A few weeks back Liam sent me this quote from a NLM guest contributor, Maurizio Bettoja:

In the first place, there is the fact that communion is evidently a particularly important and exceptional rite. Communion as practiced today is essentially due to St. Pius X’s encouragement of frequent communion but before then, communion was sparingly given and almost all faithful communicated only at Easter (the “precetto Pasquale”) and perhaps one or two times a year. In the late 18th century frequent communion meant once a month. Msgr. Barbier de Montault’s Année liturgique à Rome (1862 and 1870) lists the few Roman churches where general communion was distributed, showing that generally communion was not included in ordinary Masses. In fact, very often communion, especially at Easter, was not part of the Mass: the faithful would go to confession in Lent or Easter and a priest distributing communion would be placed immediately next to the confessional so that penitents passed directly from confession to communion without time to sin! Generally speaking, in the past one would go often to confession and rarely to communion, whereas now it is the opposite. All this contributed to the reverence, sacrality, and exceptional importance of holy communion.

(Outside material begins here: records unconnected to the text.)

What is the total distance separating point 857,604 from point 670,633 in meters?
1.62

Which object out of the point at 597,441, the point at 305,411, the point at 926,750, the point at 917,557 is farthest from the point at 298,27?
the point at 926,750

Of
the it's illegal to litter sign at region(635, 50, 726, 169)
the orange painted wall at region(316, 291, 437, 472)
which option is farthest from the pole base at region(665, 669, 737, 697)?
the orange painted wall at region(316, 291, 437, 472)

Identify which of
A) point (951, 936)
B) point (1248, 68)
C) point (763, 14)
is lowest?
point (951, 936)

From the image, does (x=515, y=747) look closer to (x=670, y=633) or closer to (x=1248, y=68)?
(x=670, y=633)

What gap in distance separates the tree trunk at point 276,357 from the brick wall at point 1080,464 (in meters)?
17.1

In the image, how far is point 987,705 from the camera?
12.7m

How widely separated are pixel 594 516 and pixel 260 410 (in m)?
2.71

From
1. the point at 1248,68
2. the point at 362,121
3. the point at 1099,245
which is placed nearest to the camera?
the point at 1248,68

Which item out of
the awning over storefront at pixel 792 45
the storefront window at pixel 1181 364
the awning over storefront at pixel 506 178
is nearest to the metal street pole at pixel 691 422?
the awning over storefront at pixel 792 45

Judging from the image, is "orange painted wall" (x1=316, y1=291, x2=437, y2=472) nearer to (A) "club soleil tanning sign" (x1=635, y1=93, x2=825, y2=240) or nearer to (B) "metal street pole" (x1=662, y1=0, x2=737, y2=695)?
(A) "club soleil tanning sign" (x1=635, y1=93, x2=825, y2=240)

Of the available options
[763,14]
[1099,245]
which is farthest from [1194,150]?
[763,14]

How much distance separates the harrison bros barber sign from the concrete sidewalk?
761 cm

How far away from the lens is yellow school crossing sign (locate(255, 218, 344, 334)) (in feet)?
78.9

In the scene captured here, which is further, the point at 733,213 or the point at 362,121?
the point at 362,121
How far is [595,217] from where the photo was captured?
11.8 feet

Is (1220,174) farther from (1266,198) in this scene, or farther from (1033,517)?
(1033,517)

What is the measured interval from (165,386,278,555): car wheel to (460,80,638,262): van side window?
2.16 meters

… along with this comment:

So, I guess that means infrequent confession has contributed to the reverence, sacrality, and exceptional importance of Reconciliation.

Or that the real Catholics out there are the ones who come only on Christmas and Easter.

In another day or two, we’ll be seeing lots of those “old-style” Catholics–the ones who receive Communion only once or twice a year. I wouldn’t mind making a few converts to Pius X Catholics.